• Excerpt provided:
****************************************

That all being said... I've always been a little uncomfortable that in this post-9/11 world that any airline employee can get you kicked off a flight by simply calling you a "security threat". This guy wasn't a threat... just a jerk and the Southwest agent didn't feel threatened... they just wanted to get back at the guy for calling them out on twitter (which is the most direct route customers have to senior members of the customer relations team).


----------



## Anderson (Jul 24, 2014)

(1) While the guy comes off as a jerk, pulling him off the plane was almost assuredly uncalled-for.

(2) In keeping with (1), this isn't the first issue of an airline employee going on a bit of a power trip...but the previous stories I've heard have been with flight attendants, not gate agents.


----------



## Bob Dylan (Jul 24, 2014)

"Sticks and stones will break my bones,

But Tweets will never hurt me!"

Updated for the 21st Century!!!


----------



## Green Maned Lion (Jul 24, 2014)

Tweets hurt me. Terribly. Don't people understand that Dr. Samuel Johnson defined the English language and all changes are a heinous crime?

It is not rite 2 tlk lik dis u no wut I mn? @ubergrammarfuhrerSS #stupid


----------



## Bob Dylan (Jul 24, 2014)

I agree with your point Lion and I also question youngsters building their life around " tweets" from some ignorant singer, athlete or movie star!!!

I was just pointing out that the airline dragon overacted big time! Wonder if they were from Chicago??


----------



## SarahZ (Jul 24, 2014)

Acela150 said:


> I'm trying to figure out how she found out about the tweet.. Did he tweet it in front of her?


We're only getting the dad's side of the story. For all we know, he flaunted it in her face and told her what he'd done.


----------



## Green Maned Lion (Jul 24, 2014)

I'd bet on that.


----------



## SarahZ (Jul 24, 2014)

Green Maned Lion said:


> I'd bet on that.


After 20 years in customer service, I'd bet my next paycheck on it.


----------



## Green Maned Lion (Jul 24, 2014)

I didn't know you were old enough to have 20 years in customer service. Cynical enough, certainly.


----------



## SarahZ (Jul 24, 2014)

Green Maned Lion said:


> I didn't know you were old enough to have 20 years in customer service. Cynical enough, certainly.

****************************************

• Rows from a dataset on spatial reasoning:
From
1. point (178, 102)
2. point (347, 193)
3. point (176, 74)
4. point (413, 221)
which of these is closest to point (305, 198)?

****************************************

• List of tasks:
a - Extract the part of the forum thread between "That all being" and "not gate agents.", inclusive, copying it word for word.
b - Show each line of the records that contains the string "point", where case counts.
The forum thread and the records have nothing to do with each other.

• Responses for each task:
a -
That all being said... I've always been a little uncomfortable that in this post-9/11 world that any airline employee can get you kicked off a flight by simply calling you a "security threat". This guy wasn't a threat... just a jerk and the Southwest agent didn't feel threatened... they just wanted to get back at the guy for calling them out on twitter (which is the most direct route customers have to senior members of the customer relations team).


----------



## Anderson (Jul 24, 2014)

(1) While the guy comes off as a jerk, pulling him off the plane was almost assuredly uncalled-for.

(2) In keeping with (1), this isn't the first issue of an airline employee going on a bit of a power trip...but the previous stories I've heard have been with flight attendants, not gate agents.

b -
1. point (178, 102)
2. point (347, 193)
3. point (176, 74)
4. point (413, 221)
which of these is closest to point (305, 198)?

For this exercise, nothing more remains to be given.